** Start **

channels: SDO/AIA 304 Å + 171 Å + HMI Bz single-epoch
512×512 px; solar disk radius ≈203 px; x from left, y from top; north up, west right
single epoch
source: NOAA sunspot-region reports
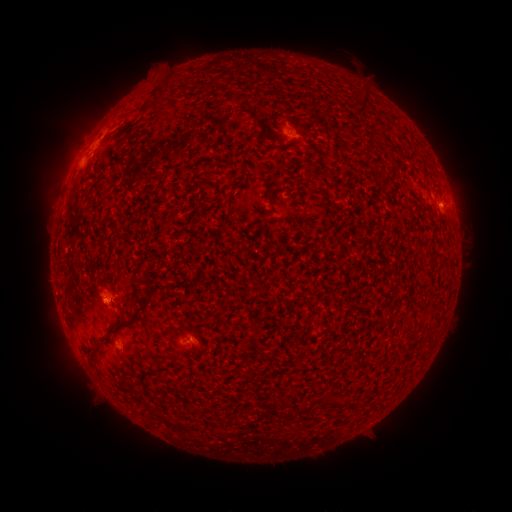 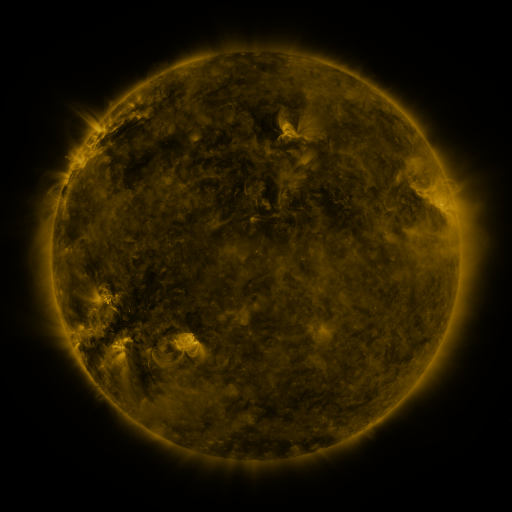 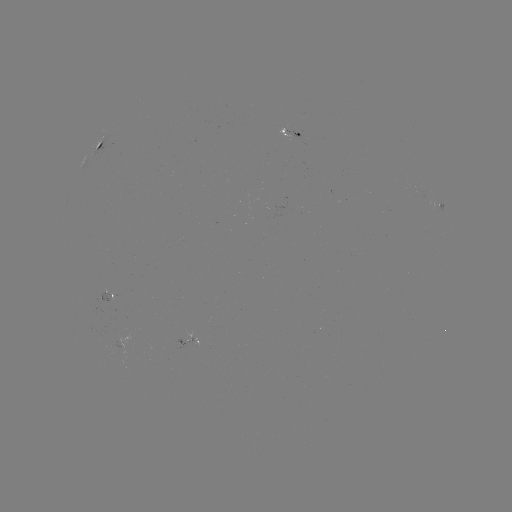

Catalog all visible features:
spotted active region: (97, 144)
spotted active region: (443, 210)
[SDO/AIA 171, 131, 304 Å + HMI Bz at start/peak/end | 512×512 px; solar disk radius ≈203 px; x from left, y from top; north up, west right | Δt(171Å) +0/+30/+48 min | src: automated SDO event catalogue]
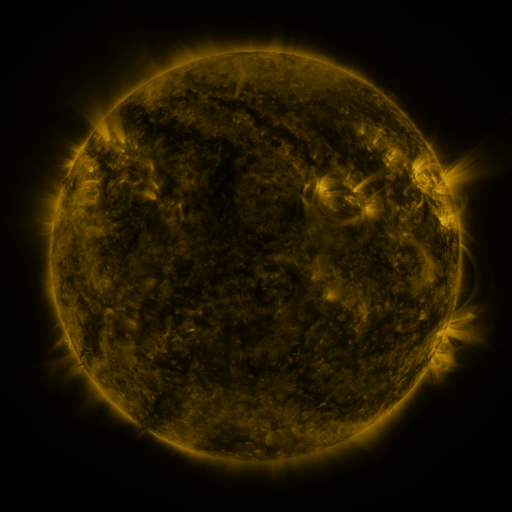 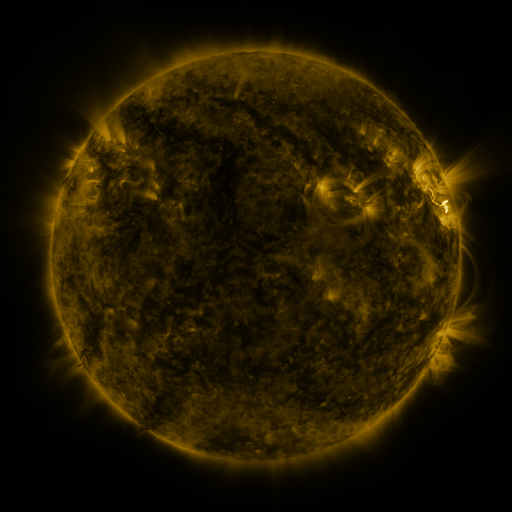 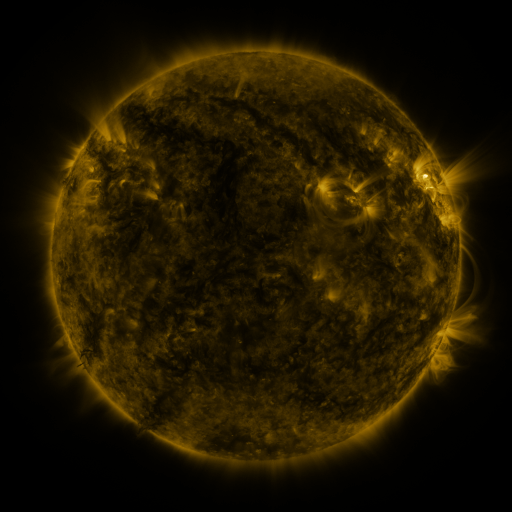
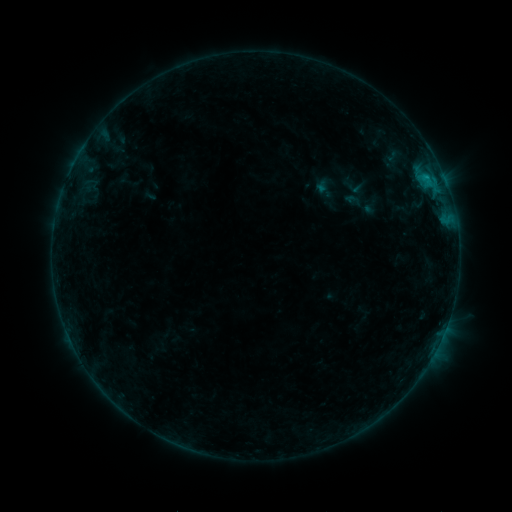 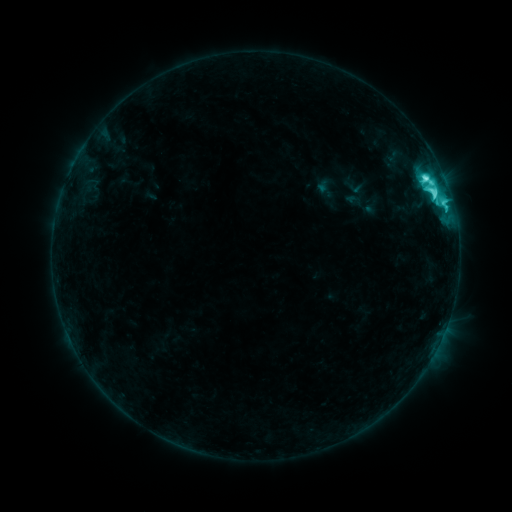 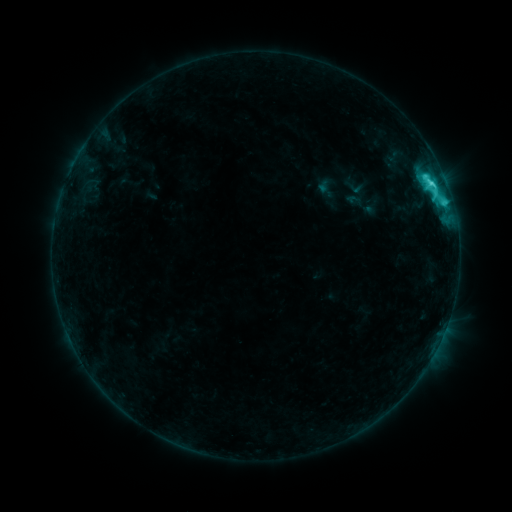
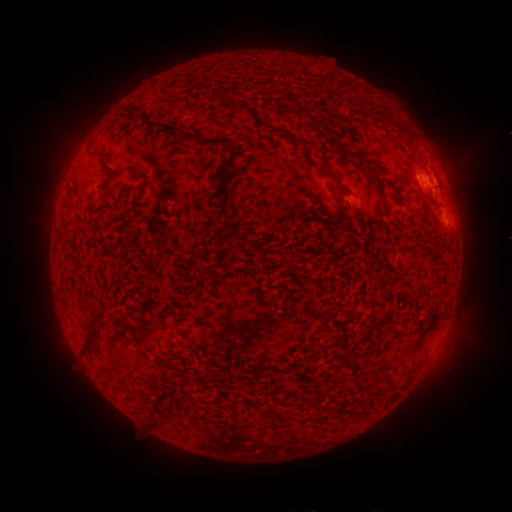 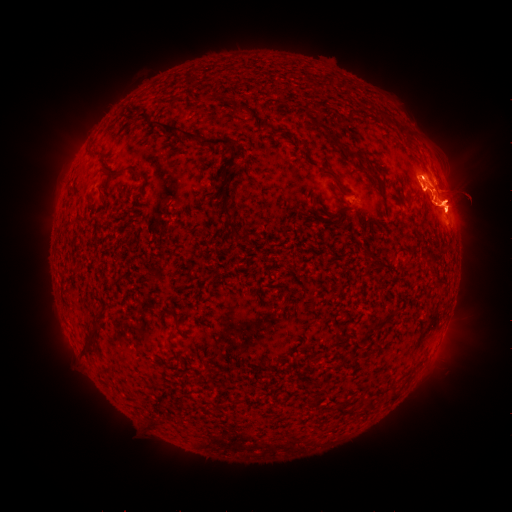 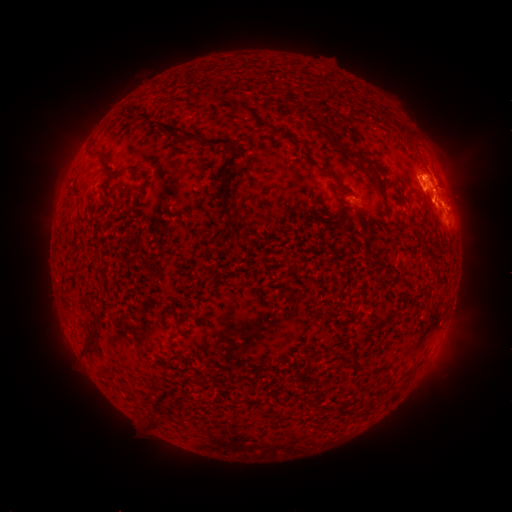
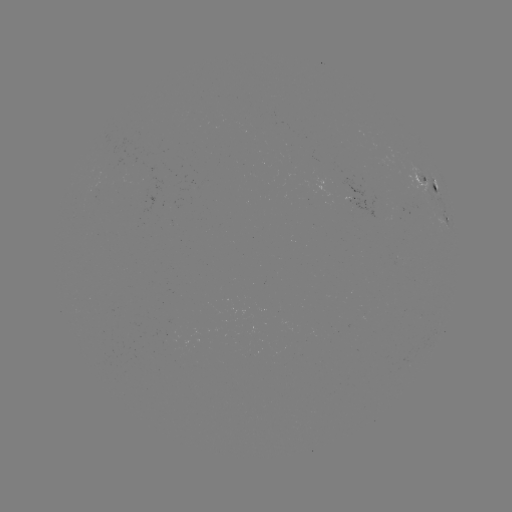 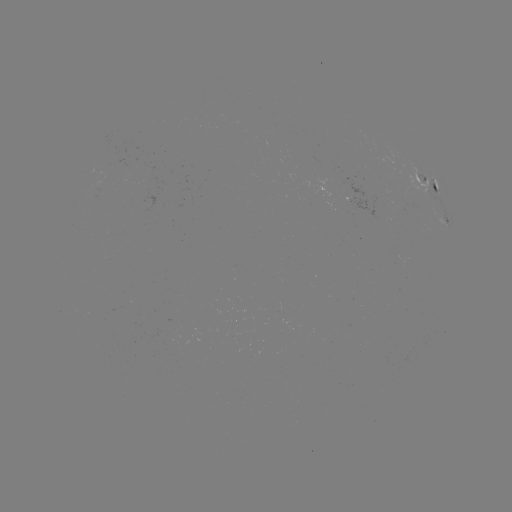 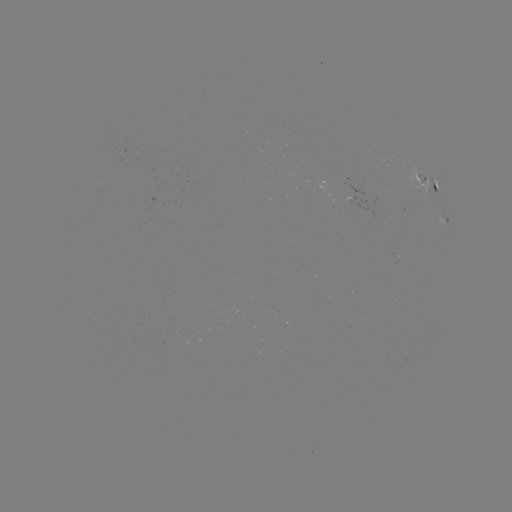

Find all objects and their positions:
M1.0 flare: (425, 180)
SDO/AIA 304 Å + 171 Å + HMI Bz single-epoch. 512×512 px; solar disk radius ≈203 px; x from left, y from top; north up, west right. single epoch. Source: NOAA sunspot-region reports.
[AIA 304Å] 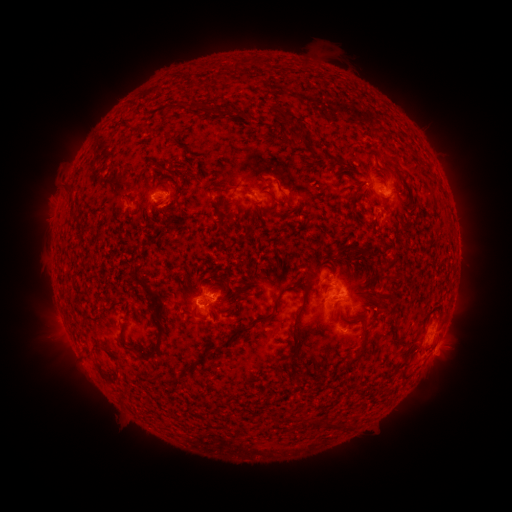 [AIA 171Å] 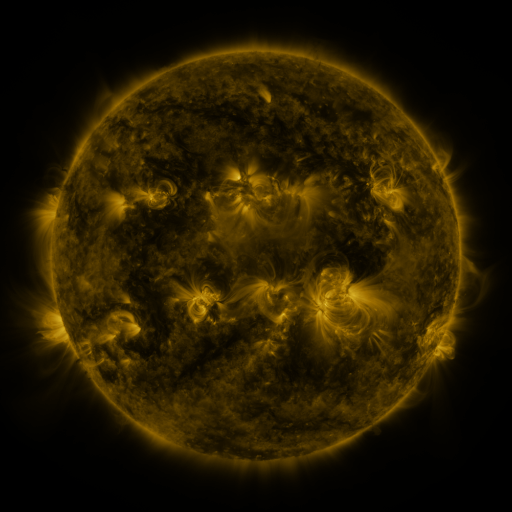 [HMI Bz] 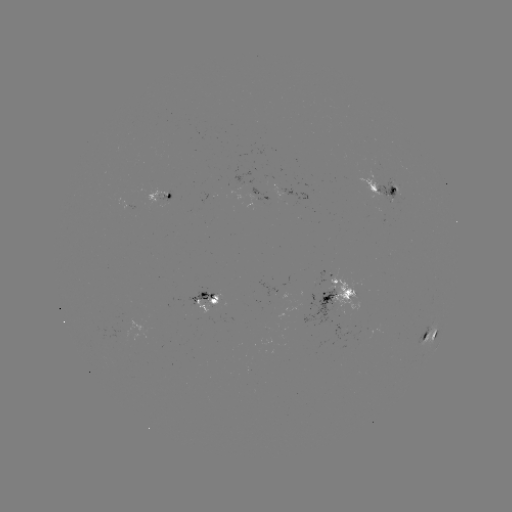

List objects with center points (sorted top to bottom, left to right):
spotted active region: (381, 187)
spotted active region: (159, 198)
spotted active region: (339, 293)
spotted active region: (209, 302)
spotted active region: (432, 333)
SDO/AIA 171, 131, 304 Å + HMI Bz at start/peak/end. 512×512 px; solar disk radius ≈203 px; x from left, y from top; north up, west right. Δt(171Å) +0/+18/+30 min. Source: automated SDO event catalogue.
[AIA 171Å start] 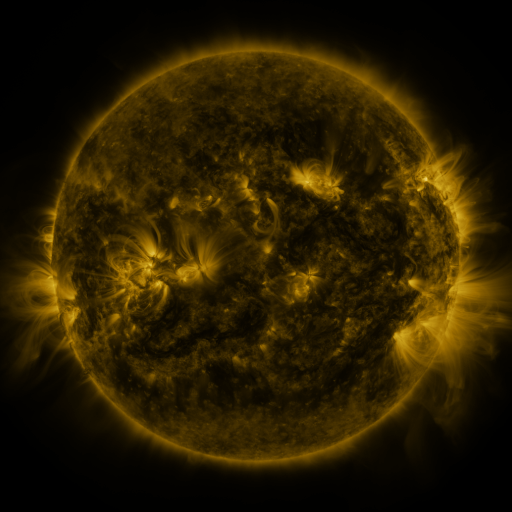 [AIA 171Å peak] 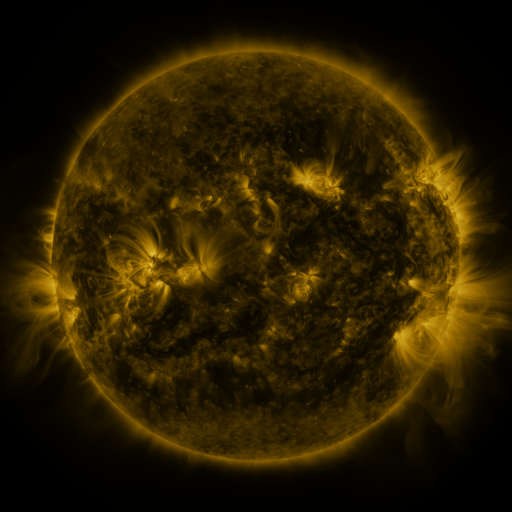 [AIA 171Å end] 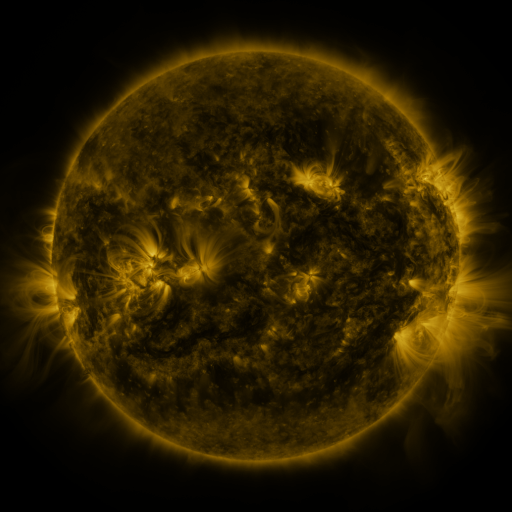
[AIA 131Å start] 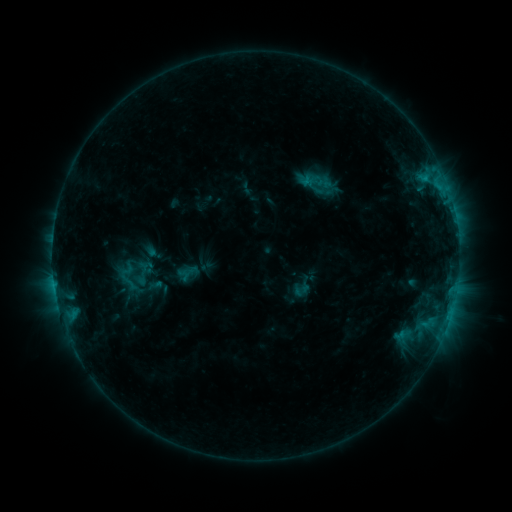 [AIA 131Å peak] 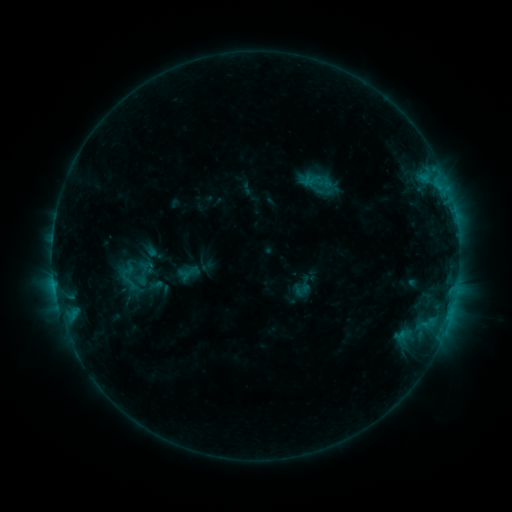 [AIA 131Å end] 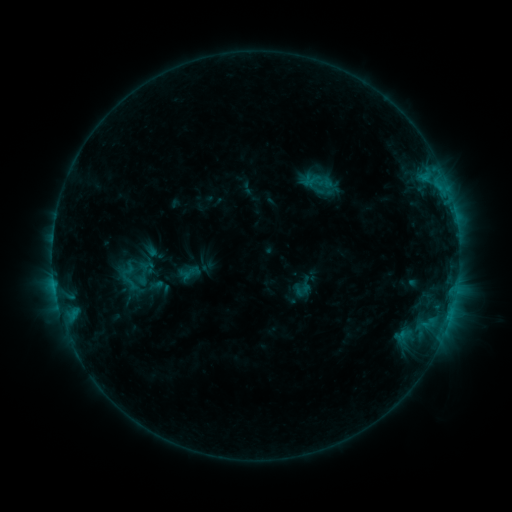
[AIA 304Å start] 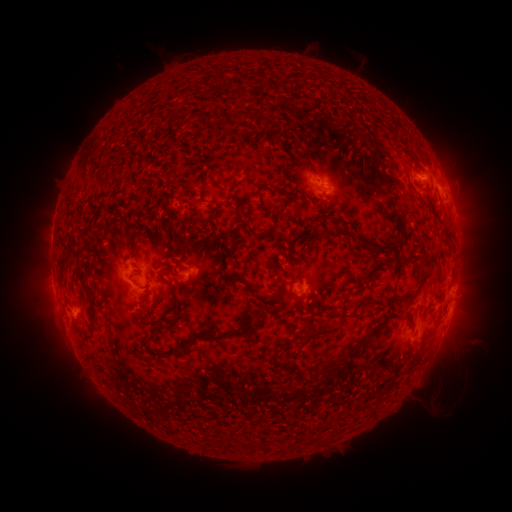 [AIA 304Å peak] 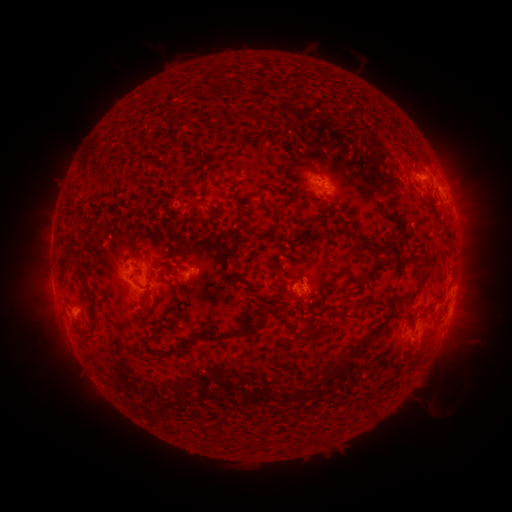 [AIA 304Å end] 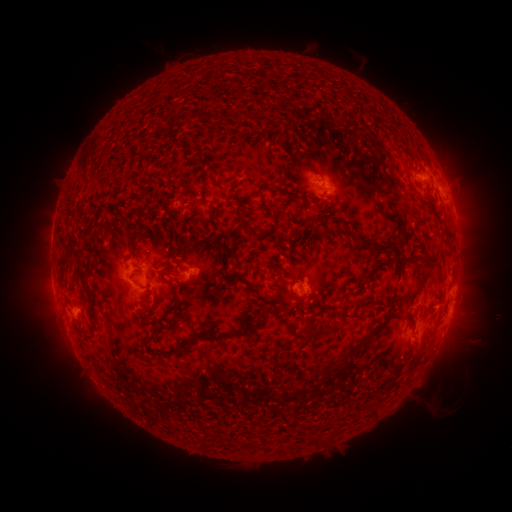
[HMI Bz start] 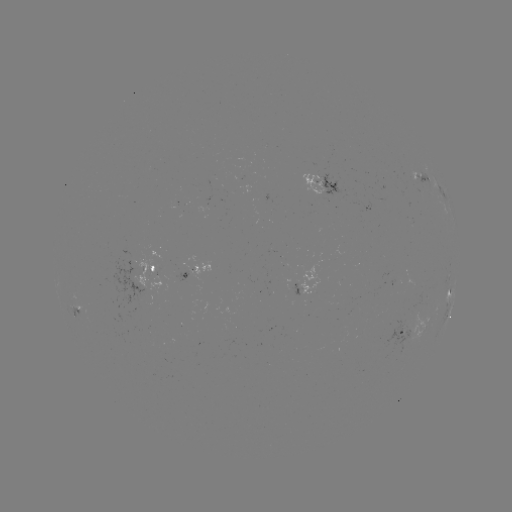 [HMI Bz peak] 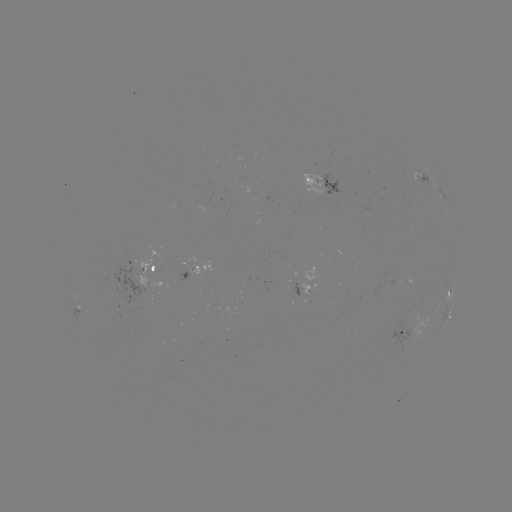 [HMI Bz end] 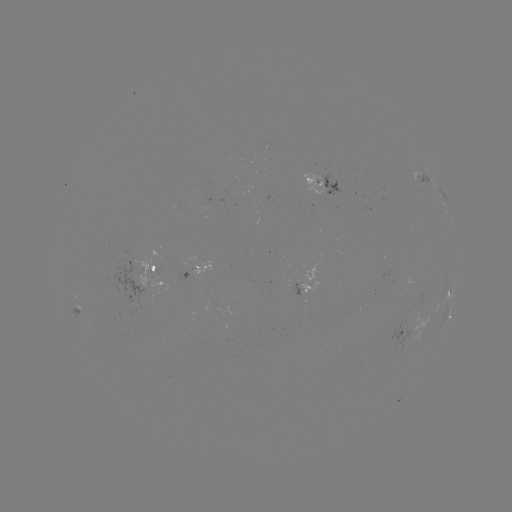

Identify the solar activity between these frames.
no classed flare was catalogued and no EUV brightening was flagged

** End **

## WHAT YOU NEED TO DO
Please pull out the stretch of the records from their very start through the line containing "M1.0 flare: (425, 180)", copying each line as it stands but leaving out the pictures.

## REPLY TO THE EXERCISE
channels: SDO/AIA 304 Å + 171 Å + HMI Bz single-epoch
512×512 px; solar disk radius ≈203 px; x from left, y from top; north up, west right
single epoch
source: NOAA sunspot-region reports

Catalog all visible features:
spotted active region: (97, 144)
spotted active region: (443, 210)
[SDO/AIA 171, 131, 304 Å + HMI Bz at start/peak/end | 512×512 px; solar disk radius ≈203 px; x from left, y from top; north up, west right | Δt(171Å) +0/+30/+48 min | src: automated SDO event catalogue]

Find all objects and their positions:
M1.0 flare: (425, 180)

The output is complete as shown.